Historical fiction is a type of fiction that tells a story set within a historical era or time period. Such fiction includes settings that consist of specific historical locations, and oftentimes the stories will focus on, or at least highlight, actual events that took place in history. Other plot elements might be real or fictional, but they all must meet historical accuracy, which means a certain level of research is required of contemporary writers. The characters within a piece of historical fiction may be historical, fictional, or a combination of both. Historical stories span a variety of formats and may be written and read, or performed and watched.
Perhaps the most significant characteristic of historical fiction is the historical accuracy of the setting. Settings within historical fiction pieces generally include historical locations and take place during historical eras. Since accuracy is often of the utmost importance, a contemporary writer of historical stories must allow himself time to research the time period and present a truthful portrayal. Plot, on the other hand, provides some flexibility. A writer might create a plot that relies heavily on historical events, such as the American Civil War, or he might create a story that simply takes place during a certain time period, such as 16th century England.

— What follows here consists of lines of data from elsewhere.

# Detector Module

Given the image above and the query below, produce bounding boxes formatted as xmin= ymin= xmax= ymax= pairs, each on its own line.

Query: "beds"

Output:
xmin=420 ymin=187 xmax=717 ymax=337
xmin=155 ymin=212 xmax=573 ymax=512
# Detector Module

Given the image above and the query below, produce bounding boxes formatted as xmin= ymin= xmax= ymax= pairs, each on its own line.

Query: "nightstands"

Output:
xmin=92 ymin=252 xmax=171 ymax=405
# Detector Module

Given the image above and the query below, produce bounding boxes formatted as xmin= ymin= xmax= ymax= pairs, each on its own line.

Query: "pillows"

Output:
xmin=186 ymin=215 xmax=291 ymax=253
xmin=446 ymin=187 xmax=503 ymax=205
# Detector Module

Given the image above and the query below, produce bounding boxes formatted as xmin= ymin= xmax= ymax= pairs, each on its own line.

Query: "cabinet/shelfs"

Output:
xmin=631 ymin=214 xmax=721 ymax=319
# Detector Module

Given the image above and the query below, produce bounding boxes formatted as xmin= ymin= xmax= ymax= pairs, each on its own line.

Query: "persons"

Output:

Similar to the plot, the characters within historical fiction pieces offer some flexibility. For example, a writer might use characters drawn from history or he might choose to create his own fictional characters. Many historical fiction writers choose to employ a mixture of character types, and may or may not have those characters directly interact with one another. Similar to the settings, however, writers must conduct adequate research to make sure their characters and their behavior matches that of what history tells us of people of that specific time period. This is true whether a writer uses fictional or historical characters.
Historical fiction can take several different formats. Historical novels, such as “War and Peace” by Leo Tolstoy and “Little Women” by Louisa May Alcott, are well-known examples of written period pieces. Of course, novels aren’t the only kinds of written historical stories, as Mark Twain’s various short stories are clear examples of fiction that includes period detail of the early American South. Sometimes, written pieces are performed. For example, many script- and screenwriters write or adapt historical pieces for television and movies, as do playwrights for stage performances.